Requirement —
Rewrite the court judgment between "[With Civil Appeals" and "Special leave granted.", inclusive, putting "allowed" in place of "granted".

Text passage —
_ _ _ _

M/S UNITED COPIEX (INDIA) PVT. LTD.

Vs.

RESPONDENT:

COMMISSIONER OF SALES TAX

DATE OF JUDGMENT: 25/03/1996

BENCH:

SEN, S.C. (J)

BENCH:

SEN, S.C. (J)

JEEVAN REDDY, B.P. (J)

CITATION:

JT 1996 (3) 658 1996 SCALE (3)181

ACT:

HEADNOTE:

JUDGMENT:

[With Civil Appeals Nos. 4822-25 of 1996 (Arising out of

S.L.Ps. (C) Nos. 11306, 11307, 11308 and 11309 of 1994)].

J U D G M E N T

SEN, J.

Special leave granted.

In this case we have to decide whether 'rubber flaps'

manufactured by the appellant can be classified under sub-

entry (2) of Entry 43 in the Schedule to the Uttar Pradesh

Sales Tax Act, 148. The relevant Entry in the Schedule has

been set out in the judgment of the High Court as under:

"(1) Motor vehicles including motor

cars, motor taxi cabs, motor

cycles, motor cycle combinations,

motor scooters, mopeds, motorettes,

motor omni-buses, motor vans, motor

lorries, motor trucks, jeeps,

station wagons and chassis of motor

vehicles and bodies or tankers or

motor caravans built or meant for

mounting on chassis of motor

vehicles, but excluding tractors

whether on wheels or on tracts.

_ _ _ _

Input data —
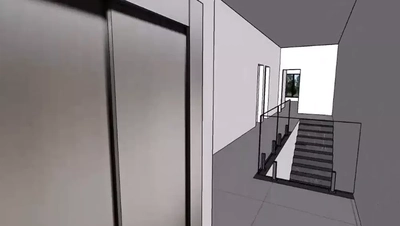 Loja-Salão, 406 m² - Foto 4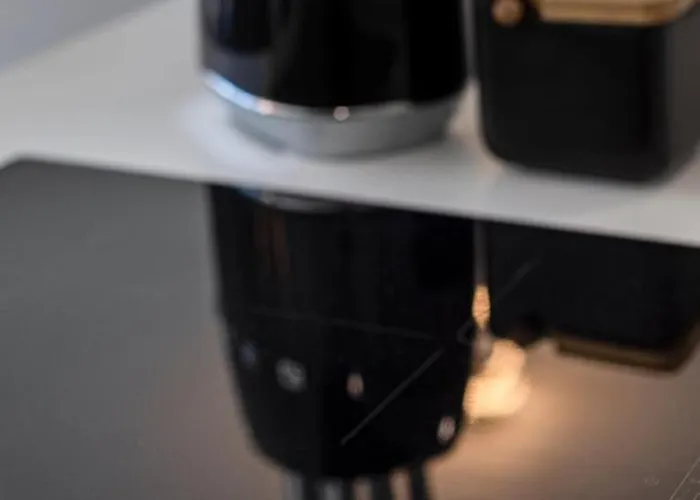 The Concierge - Prime Lounge Design * アルブフェイラ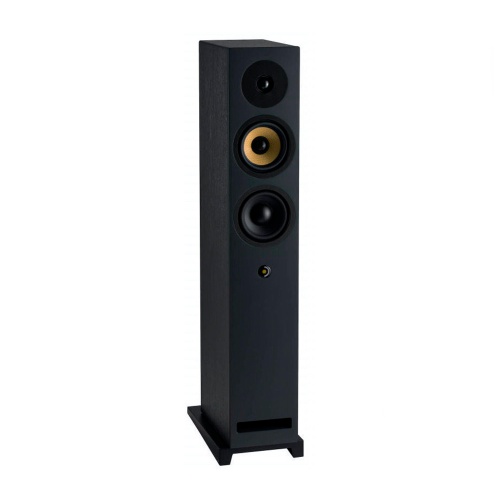 Davis Acoustics Krypton 6 Technik Black фото 2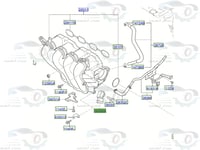 393002B100 حساس ثلاجة المكينة هيونداي اصلي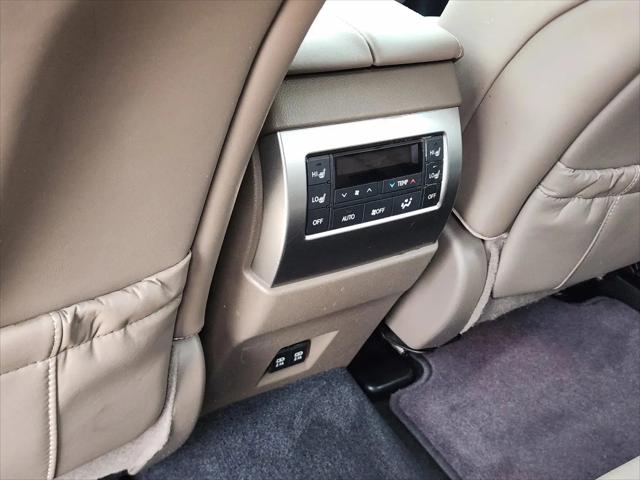 2023 Lexus GX 460 Luxury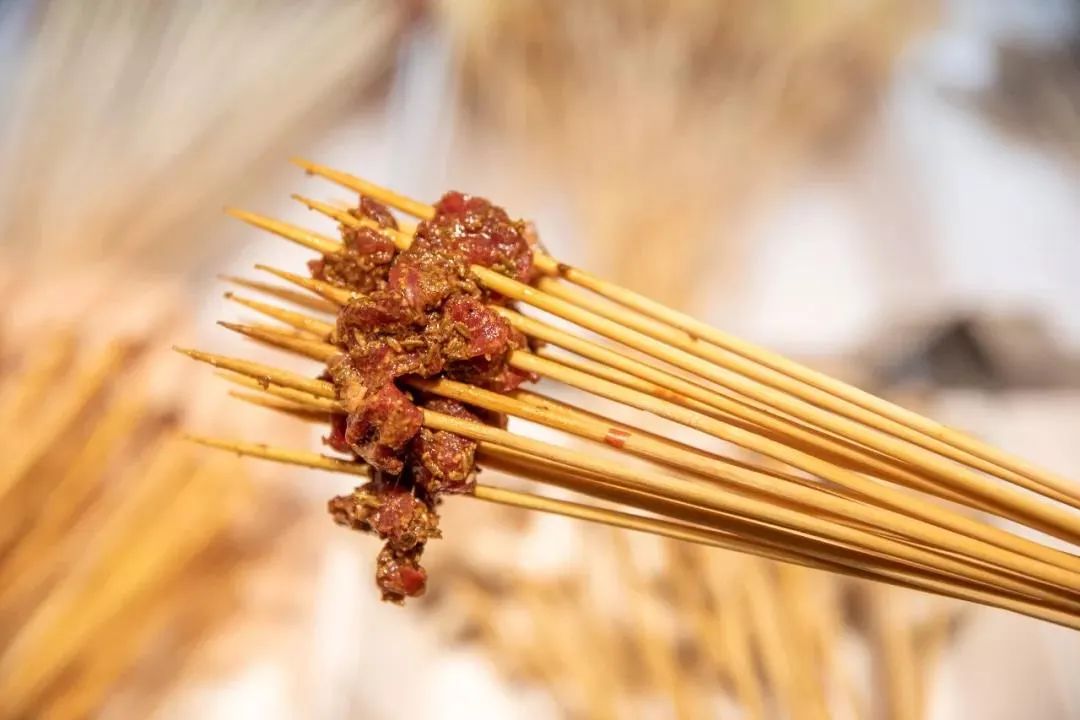 横空出世霸屏必吃榜的“串说”来啦!饿狼们快进狼窝吃串串,戳进来内有福利哦~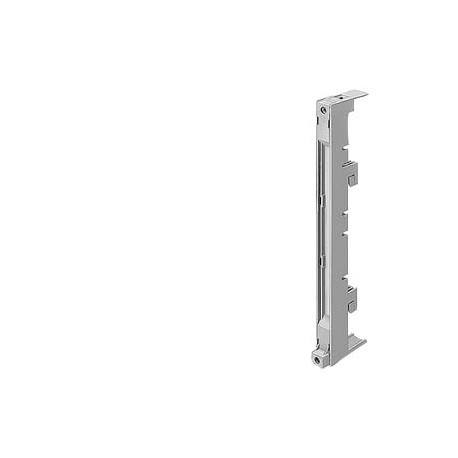 8US1200-0AA00 SIEMENS Sistema di sbarre collettrici interasse sbarre collettrici 60mm modulo di connessione,..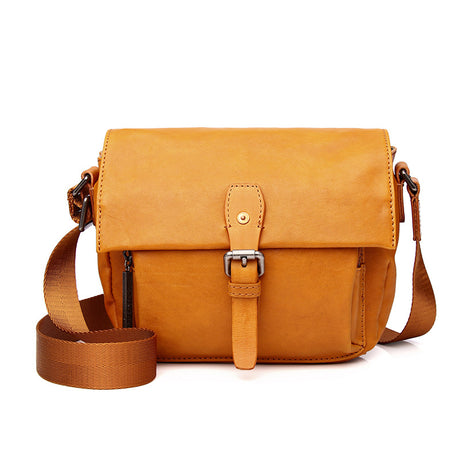 Men's Cross-body Bags Carry Large Capacity Leisure Trend - Dazpy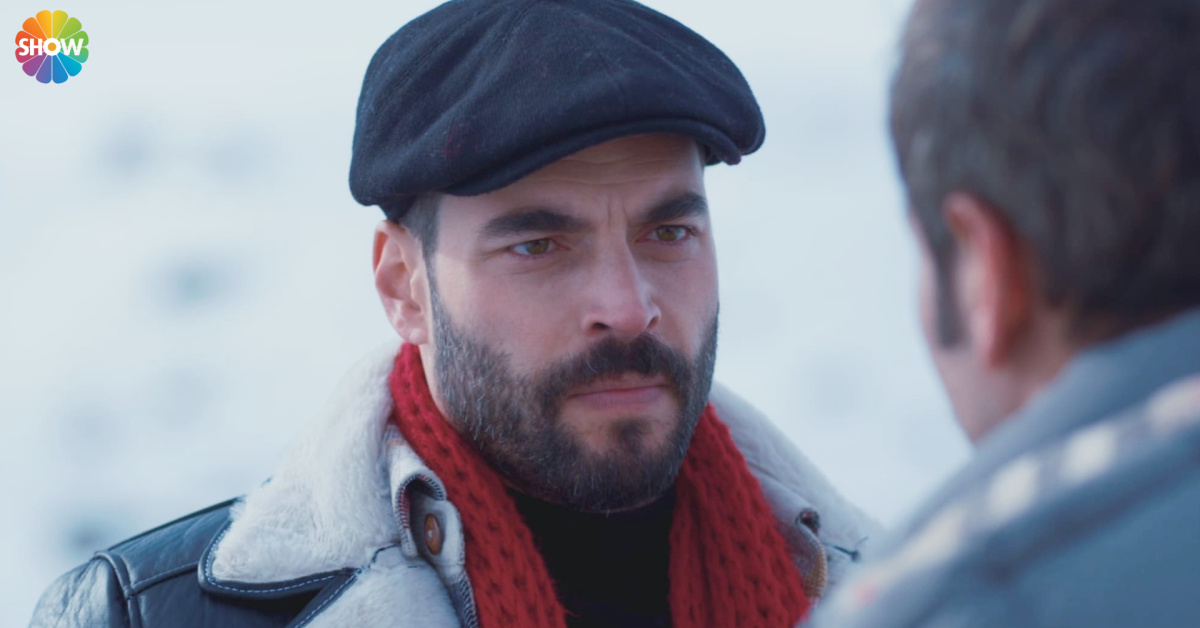 'Veliaht' Dizi Yeni Bölüm Tanıtımı - SHOW TV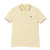 GIORDANO Men's Frog Slim Fit Polo (01016267)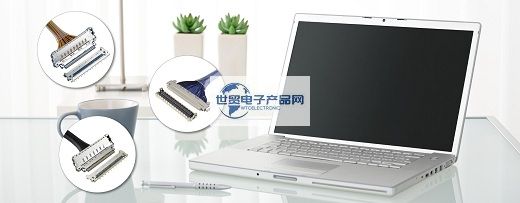 FDP接口连接器.jpg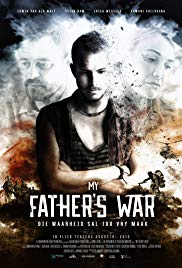 My Fathers War
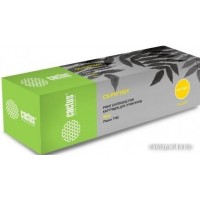 Картридж CACTUS CS-PH7760Y (аналог Xerox 106R01162)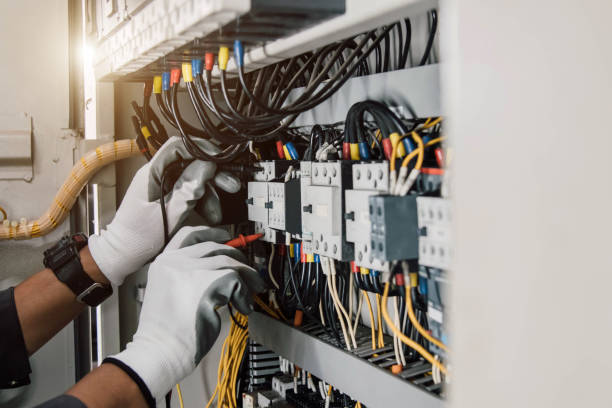 Best Electric Panel Repair  in Abingdon, MD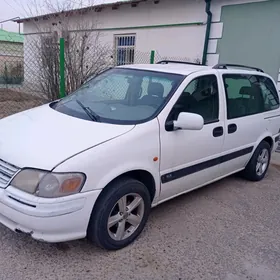 Opel Sintra 1998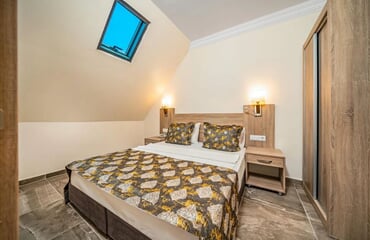 Arsi Paradise Beach Hotel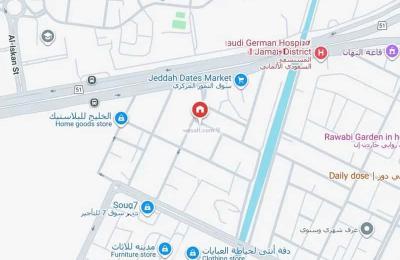 Apartment with 5 Bedrooms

_ _ _ _

Solution to the exercise —
[With Civil Appeals Nos. 4822-25 of 1996 (Arising out of

S.L.Ps. (C) Nos. 11306, 11307, 11308 and 11309 of 1994)].

J U D G M E N T

SEN, J.

Special leave allowed.